Good narrative non-fiction ought to try to get to the truth and at times the truth can be uncomfortable. Who knows what publication day will bring.
It’s a real joy to get a lot of coverage for a book. People like The Times, The Telegraph, and The Observer have been very positive. But when I look at their review pages I always find myself thinking about all the books that haven’t made the cut.

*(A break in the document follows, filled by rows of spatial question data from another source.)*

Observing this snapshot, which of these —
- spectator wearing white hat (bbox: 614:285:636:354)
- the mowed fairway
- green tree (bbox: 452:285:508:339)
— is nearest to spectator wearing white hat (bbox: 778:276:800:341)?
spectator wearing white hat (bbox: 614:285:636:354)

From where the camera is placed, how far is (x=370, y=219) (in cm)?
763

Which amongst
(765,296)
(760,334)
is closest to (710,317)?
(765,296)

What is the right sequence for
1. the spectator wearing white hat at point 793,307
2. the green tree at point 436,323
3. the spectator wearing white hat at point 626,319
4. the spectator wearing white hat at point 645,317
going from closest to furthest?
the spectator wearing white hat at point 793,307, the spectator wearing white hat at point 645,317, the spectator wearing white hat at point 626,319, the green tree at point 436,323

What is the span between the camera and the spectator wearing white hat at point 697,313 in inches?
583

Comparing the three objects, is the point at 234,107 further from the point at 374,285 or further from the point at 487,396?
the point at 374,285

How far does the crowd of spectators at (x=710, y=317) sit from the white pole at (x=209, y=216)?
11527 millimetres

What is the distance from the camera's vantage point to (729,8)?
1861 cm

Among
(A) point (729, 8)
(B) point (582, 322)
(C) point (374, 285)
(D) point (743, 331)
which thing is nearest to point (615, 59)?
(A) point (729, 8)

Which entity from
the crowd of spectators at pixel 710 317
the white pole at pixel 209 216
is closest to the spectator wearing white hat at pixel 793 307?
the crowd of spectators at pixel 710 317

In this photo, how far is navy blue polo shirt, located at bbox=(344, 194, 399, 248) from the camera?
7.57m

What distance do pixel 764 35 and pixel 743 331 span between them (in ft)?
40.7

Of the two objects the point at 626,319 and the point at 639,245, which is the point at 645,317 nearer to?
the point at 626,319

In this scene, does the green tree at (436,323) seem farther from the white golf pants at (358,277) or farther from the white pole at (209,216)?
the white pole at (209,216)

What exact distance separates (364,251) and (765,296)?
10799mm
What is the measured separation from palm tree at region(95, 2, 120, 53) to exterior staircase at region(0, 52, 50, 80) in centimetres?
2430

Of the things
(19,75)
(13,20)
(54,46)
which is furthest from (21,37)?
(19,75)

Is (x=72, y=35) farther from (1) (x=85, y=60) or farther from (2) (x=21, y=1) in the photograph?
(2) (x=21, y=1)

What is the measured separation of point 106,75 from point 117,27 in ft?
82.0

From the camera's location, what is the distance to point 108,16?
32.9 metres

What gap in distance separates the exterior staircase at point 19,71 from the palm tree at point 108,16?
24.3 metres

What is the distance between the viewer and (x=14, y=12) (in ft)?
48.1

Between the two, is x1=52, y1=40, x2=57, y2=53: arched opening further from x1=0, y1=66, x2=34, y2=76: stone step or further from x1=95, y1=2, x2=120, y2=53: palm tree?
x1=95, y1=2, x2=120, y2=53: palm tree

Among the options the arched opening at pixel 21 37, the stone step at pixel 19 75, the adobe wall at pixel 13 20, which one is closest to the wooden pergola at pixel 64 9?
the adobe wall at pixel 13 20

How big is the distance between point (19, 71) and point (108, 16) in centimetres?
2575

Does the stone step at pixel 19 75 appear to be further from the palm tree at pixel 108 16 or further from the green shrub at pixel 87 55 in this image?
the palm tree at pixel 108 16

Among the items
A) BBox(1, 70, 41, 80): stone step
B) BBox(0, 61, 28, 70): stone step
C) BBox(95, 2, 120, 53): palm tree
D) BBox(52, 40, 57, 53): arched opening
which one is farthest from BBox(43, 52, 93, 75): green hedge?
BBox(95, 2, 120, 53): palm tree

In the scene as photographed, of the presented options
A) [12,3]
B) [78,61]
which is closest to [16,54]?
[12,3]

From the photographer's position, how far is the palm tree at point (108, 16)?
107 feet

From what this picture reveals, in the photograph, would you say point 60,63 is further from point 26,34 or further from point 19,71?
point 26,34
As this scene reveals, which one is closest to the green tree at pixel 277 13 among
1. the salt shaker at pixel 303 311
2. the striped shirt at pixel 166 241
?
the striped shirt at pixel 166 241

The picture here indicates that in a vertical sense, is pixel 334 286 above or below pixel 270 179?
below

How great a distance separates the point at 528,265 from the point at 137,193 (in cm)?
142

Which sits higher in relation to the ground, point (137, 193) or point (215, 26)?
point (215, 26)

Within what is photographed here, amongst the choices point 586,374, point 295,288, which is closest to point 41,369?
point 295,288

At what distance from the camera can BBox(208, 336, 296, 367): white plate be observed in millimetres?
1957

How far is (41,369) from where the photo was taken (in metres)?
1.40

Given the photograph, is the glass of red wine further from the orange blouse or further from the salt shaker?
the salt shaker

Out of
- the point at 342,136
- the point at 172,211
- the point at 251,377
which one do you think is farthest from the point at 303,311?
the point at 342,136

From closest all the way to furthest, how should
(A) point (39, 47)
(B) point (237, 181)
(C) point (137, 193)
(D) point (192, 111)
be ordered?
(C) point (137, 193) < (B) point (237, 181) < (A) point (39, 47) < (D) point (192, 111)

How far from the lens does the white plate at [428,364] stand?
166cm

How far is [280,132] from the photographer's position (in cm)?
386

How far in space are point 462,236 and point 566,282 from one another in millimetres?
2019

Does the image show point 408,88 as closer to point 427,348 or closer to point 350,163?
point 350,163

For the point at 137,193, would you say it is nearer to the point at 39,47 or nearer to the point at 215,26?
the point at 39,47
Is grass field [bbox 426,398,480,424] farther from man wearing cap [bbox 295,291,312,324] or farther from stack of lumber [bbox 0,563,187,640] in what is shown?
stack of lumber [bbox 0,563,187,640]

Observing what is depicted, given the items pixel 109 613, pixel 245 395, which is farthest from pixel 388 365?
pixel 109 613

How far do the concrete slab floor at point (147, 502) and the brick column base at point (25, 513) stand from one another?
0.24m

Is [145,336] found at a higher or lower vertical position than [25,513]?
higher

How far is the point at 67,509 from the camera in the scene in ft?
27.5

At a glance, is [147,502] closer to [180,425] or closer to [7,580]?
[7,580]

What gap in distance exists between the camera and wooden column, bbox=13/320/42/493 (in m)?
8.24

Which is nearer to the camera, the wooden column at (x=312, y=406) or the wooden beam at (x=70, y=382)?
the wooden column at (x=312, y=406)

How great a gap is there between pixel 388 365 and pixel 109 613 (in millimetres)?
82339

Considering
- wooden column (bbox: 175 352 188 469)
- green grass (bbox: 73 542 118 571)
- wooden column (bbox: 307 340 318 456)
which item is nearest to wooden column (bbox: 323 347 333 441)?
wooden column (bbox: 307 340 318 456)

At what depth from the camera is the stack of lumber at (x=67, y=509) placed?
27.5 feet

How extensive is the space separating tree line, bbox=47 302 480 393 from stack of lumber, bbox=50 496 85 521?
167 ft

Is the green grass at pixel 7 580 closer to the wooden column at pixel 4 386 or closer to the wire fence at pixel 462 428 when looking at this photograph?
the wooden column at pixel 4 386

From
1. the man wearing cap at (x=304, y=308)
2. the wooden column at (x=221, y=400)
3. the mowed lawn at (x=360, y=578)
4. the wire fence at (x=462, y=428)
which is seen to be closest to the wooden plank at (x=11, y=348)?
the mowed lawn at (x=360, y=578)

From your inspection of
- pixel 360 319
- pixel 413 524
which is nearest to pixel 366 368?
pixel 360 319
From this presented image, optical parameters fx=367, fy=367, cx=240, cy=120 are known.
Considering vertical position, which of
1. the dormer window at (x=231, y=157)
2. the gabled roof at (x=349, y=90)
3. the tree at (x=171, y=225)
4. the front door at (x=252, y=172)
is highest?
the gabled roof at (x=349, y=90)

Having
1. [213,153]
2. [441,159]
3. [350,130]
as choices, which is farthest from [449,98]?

I really think we owe it to those people who write to dig a little harder when we’re deciding what to read to next. There are gems published every month that inevitably take some finding. Dig a little.
Patrick Galbraith
Editor
Of owning and being owned
Jade Angeles Fitton writes about Devon as part of our series 'There's a street in my neighbourhood', which has taken us so far from Suffolk to Minneapolis

I’m relatively new here, and have been eager to inform anyone I bump into on The Loop that I’m from Devon. Depending on how long we talk, I’ll inform them that one side of my family has always been ‘here’. By ‘here’ I mean ‘Devon and Cornwall’.
The Loop is a 1.6 mile circuit that looks a bit like a fox head on a map. Almost every day for nearly four years, I’ve walked this circuit. To the uninitiated, The Loop might appear like an anonymous country lane with high hedgerows and deep potholes: nothing to speak of. But, like more inhabited places, it has its sights.
Within one of the fox’s ears, there is a field with a 300 year old oak, where the buzzards eat their kill and, at dusk, call to one another to roost. Just up from patches of comfrey, lungwort and honesty, there’s the old potter’s; his hand-built kiln chimney a turret in the sky. Someone told me David Attenborough buys his wares there. All I know is that if Attenborough does buy their teapots, he is paying £450.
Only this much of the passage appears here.